How they did it may have had something to do, curiously, with their very identities as women. The speeches that Rubin includes here are powerful and uncompromising, but men in power—usually white—were perhaps more comfortable hearing from a women before a congressional committee, for example, than from a man, who they would have more readily perceived as challenging their authority. Women, in patriarchal mythology, were often granted a place, within limits, to speak for the family, community, and some notion of human values. Speaking While Female, in other words, could be its own form of ghettoization, but it was also leverage; many of the women in this book saw the opportunity and pushed it to the max.
Many of them went further, and that’s why I find one of Rubin’s most inspiring texts to be Betty Friedan’s 1970s farewell speech to the 4th Annual Convention of the National Organization of Women, her last as president of NOW. Unscripted, Friedan called for a “24-hour general strike … of all women in America against the concrete conditions of their oppression” on August 26th. “In every office, every laboratory, every school, all the women to whom we get the word will spend the day discussing and analyzing the conditions which keep us from being all we might be.”

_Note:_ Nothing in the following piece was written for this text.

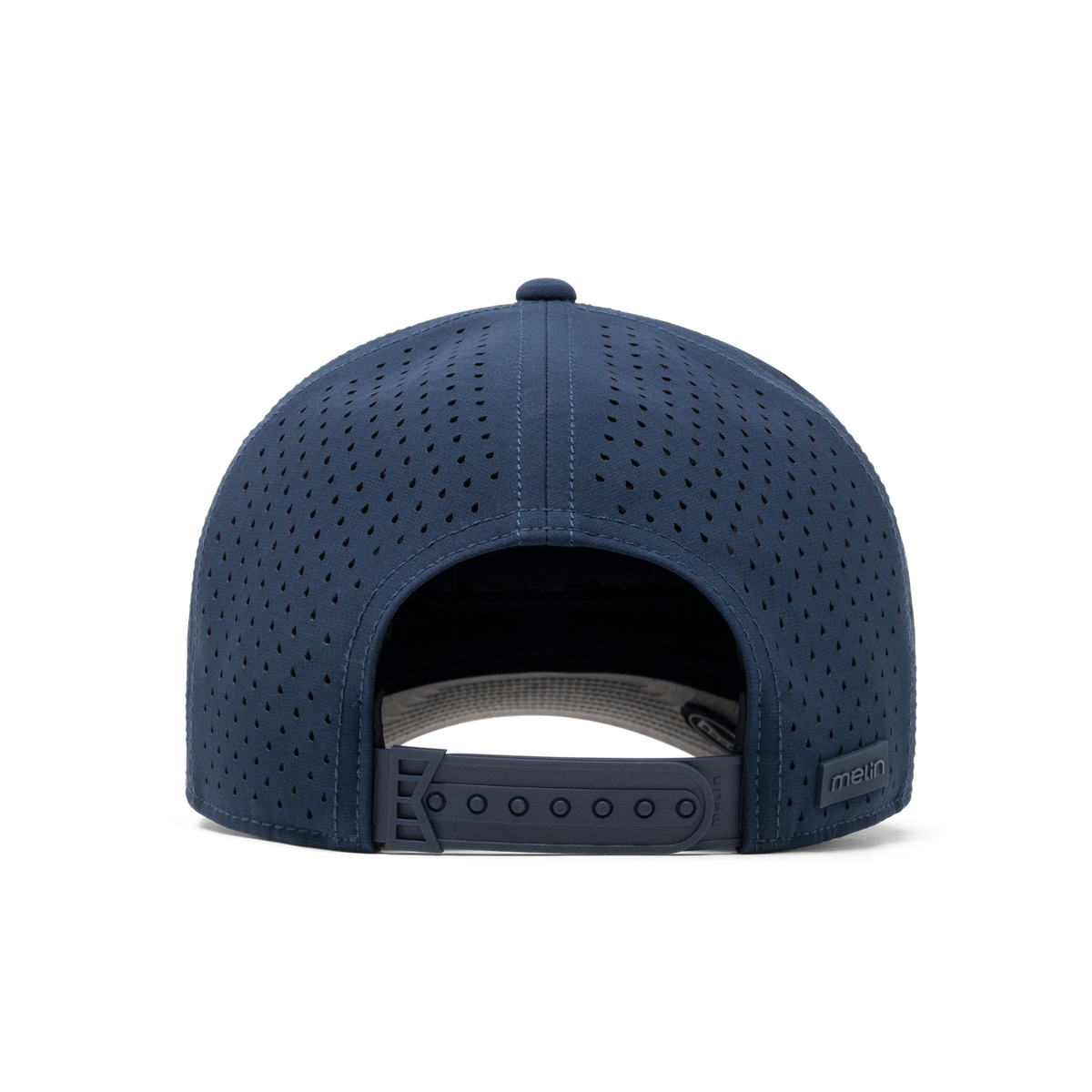 COMPASS HYDRO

Friedan had connections to the labor movement as well as Marxist and Jewish radicals, and the general strike, aimed at precipitating a revolution, was historically the operative demand of the anarcho-syndicalist movement. So there was nothing polite or unthreatening about the call Friedan made. She only got some 50,000 women into the street in New York on August 26, 1970, and the New York Daily News denounced them as “strident snobbish homewreckers.” But she had laid down a challenge that tied the most powerful tool of radical labor to the cause of women’s rights. It can still be taken up.
Surely more such public statements are out there, waiting to be rediscovered. And there’s more that Rubin could have included in her book; her website includes notable speeches by the anarchists Voltairine de Cleyre, Emma Goldman, and Lucy Parsons, Jane Fonda, and the anti-feminist Phyllis Schafly, which would have added further edge to the collection.

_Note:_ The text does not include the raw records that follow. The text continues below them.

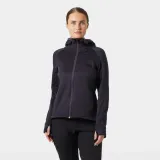 odin-marka-helly-hansen-kod-producenta-49585660
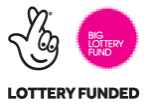 lotteryfunded logo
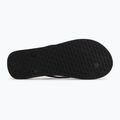 Női papucsok Rip Curl Mixed Bloom Open Toe multico 4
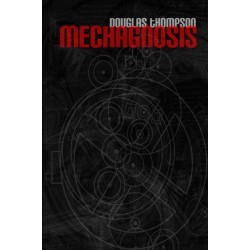 Mechagnosis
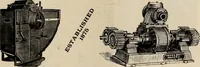 Picture 17 of 49 from Canadian journal of fabrics. (1883), leaf 30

But some of the most fascinating and enduringly timely texts here are by much less well-known women, which testifies to Rubin’s focus on the word and the message rather than the name. There is, for example, the 1866 congressional testimony of Frances Thompson, a formerly enslaved tailor and laundress, about her rape during a race riot in Memphis that spring. Ten years later, when she was arrested some months before her death, she was examined and found to be an anatomically male person who had chosen to live her life as a woman.
Speaking While Female is the first fruits of an important project of reclamation. Let’s hope that another volume will appear before too long.